Fingerò di non aver veduto niente.

 

GIULIO.

Venga anzi; ci consigli, ci aiuti.

 

CARLO.

Ha fatto il discorso? Debbo leggerlo io.

 

EUGENIO.

Io faccio da re.

 

LAURA

Io da regina.

 

IL SIGNOR TOMELLI.

Sì? In che modo?

 

LEO.

Allora senti, babbo.

E Leo, che cominciava a persuadersi della difficoltà di far tutto da loro, ora che dovevano distribuirsi gl'inviti per l'inaugurazione, espose rapidamente e confusamente il giuoco inventato da lui — la proprietà dell'invenzione gli stava a cuore — e quel che rimaneva ancora da farsi.

 

IL SIGNOR TOMELLI.

Bravi, bambini! Faremo una bella festa. E tutto pronto per domenica?

 

LEO e GIULIO.

Tutto.

 

IL SIGNOR TOMELLI.

Bisogna mettere a parte d'ogni cosa anche la mamma; lei vi aiuterà pel travestimento da re e da regina. Gli invitati non devono saperne nulla; dovrà essere una sorpresa.

I bambini si misero a saltare dalla gioia e a battere le mani.

 

LEO.

Domani leveremo via lo steccato.

 

IL SIGNOR TOMELLI.

Avete messo l'ora nei biglietti d'invito?

 

LEO.

No.

 

IL SIGNOR TOMELLI.

Mettete per le cinque di sera.

In casa Tomelli c'era ricevimento tutte le sere di venerdì.
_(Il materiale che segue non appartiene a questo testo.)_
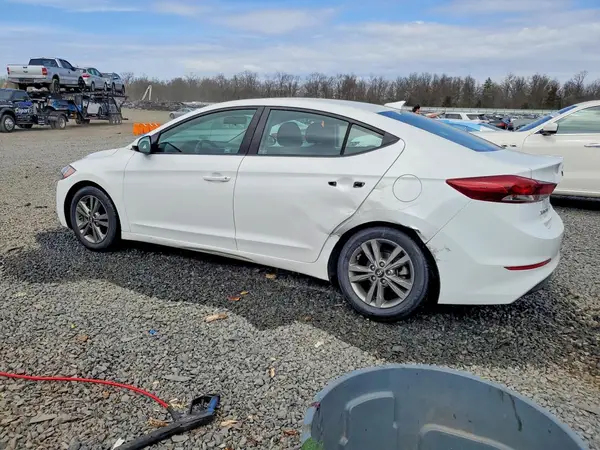 5NPD84LF6JH285177 2018 HYUNDAI ELANTRA - Image 2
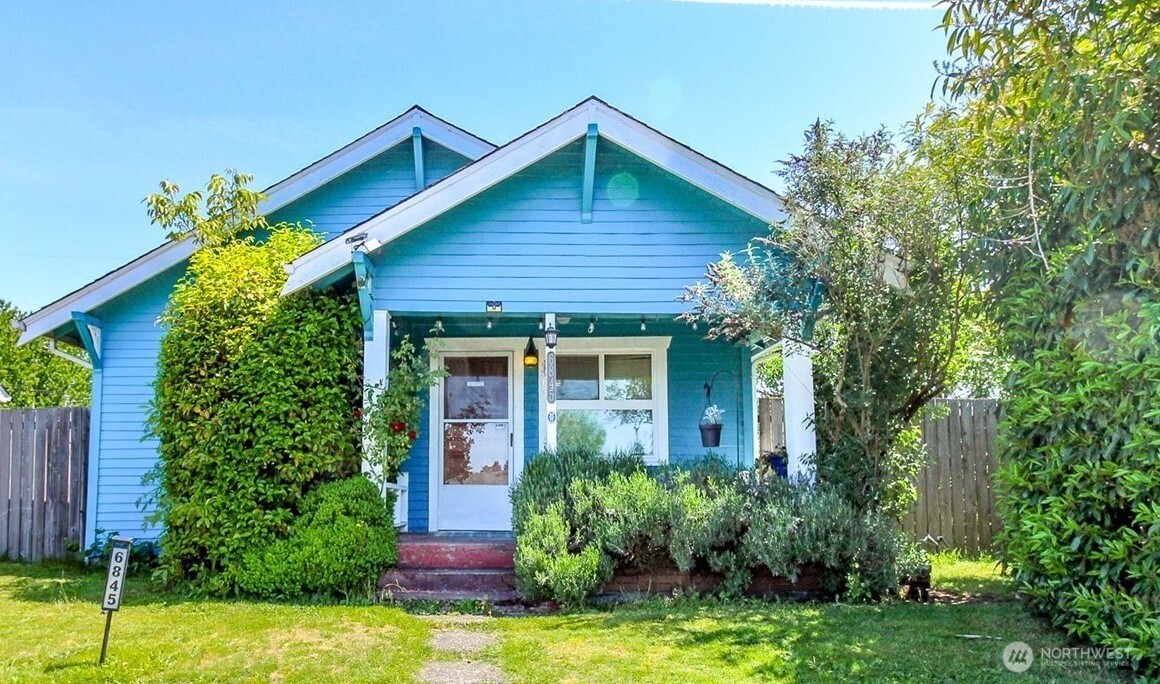 6845 S Clement Avenue Property Photo 1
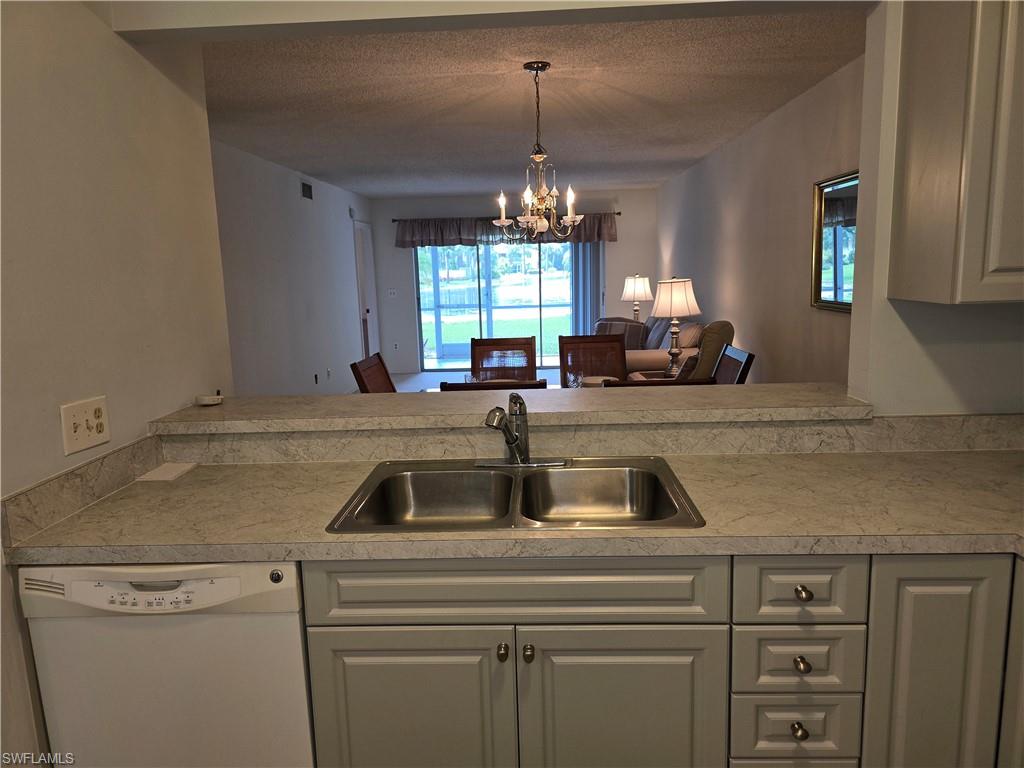 5622 Woodmere Lake Cir B102 Property Photo 25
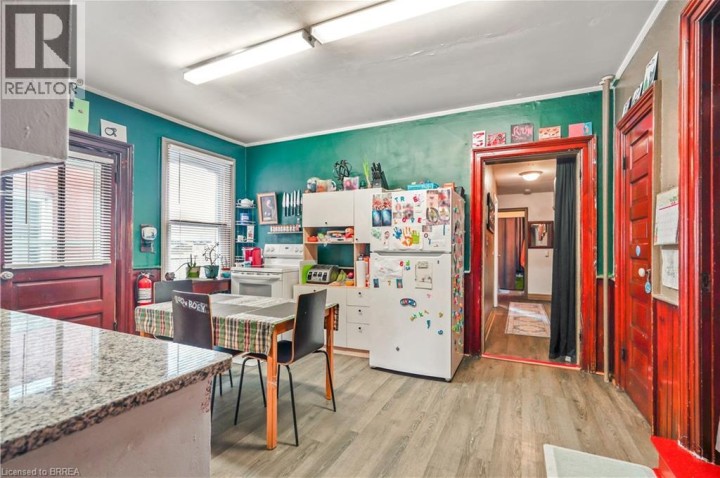 Photo 23 at 10 Henrietta Street, North Ward, Brantford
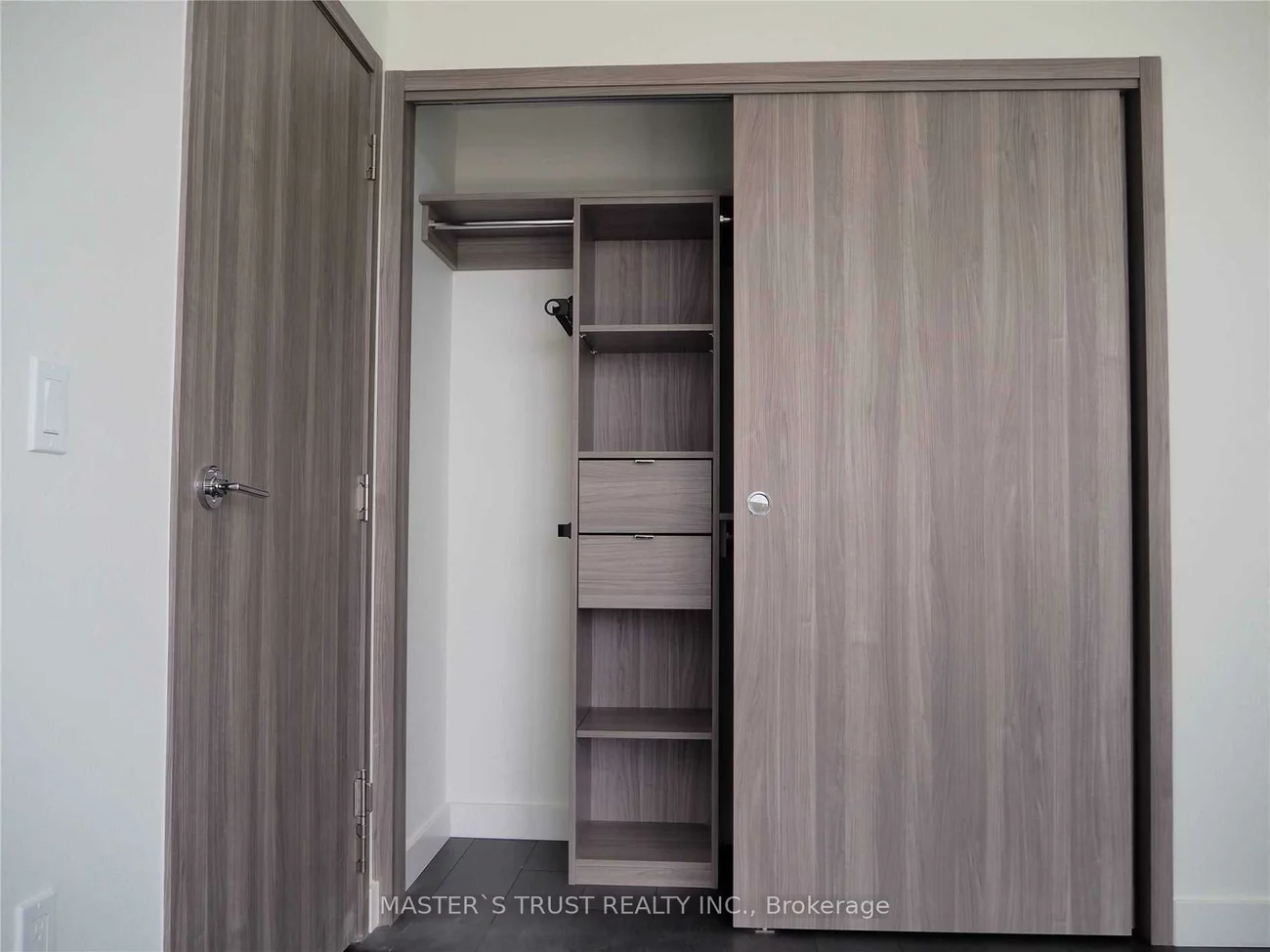 85, Mcmahon, Bayview Village, Toronto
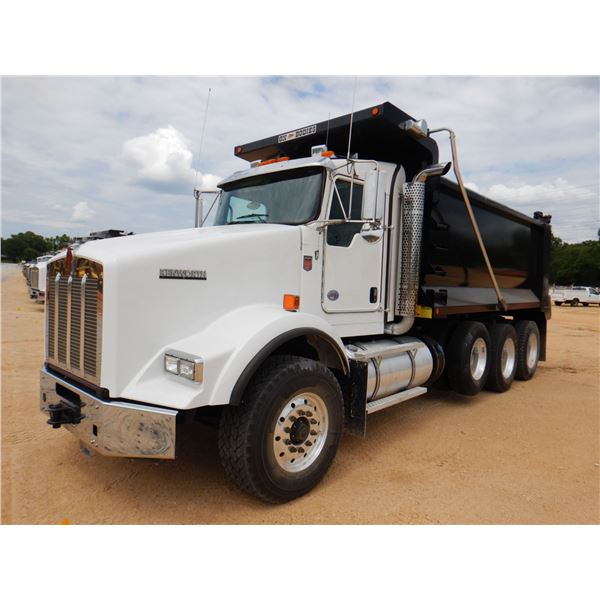2020 KENWORTH T800 Dump Truck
Per divertire meglio i bambini e fare le cose un po' per bene, egli aveva già pensato di organizzare una specie di garden-party o five-o-clock per gl'intimi amici dei ricevimenti serali, e ne aveva già discorso colla sua signora; volevano insomma preparare una sorpresa anche ai figliuoli e ai loro compagni di chiasso.

 

IL SIGNOR TOMELLI.

Intanto venite su dalla mamma.

Pinuccio e Lora si aggrapparono alle mani del babbo, uno a destra, l'altra a sinistra; gli altri li seguivano ridendo, spingendosi, picchiando i piedi. Soltanto Leo non era allegro; pensava:

— Sarebbe stato meglio se avessimo fatto tutto da noi.

Gli pareva che l'intervento del babbo e della mamma diminuisse il valore della sua trovata.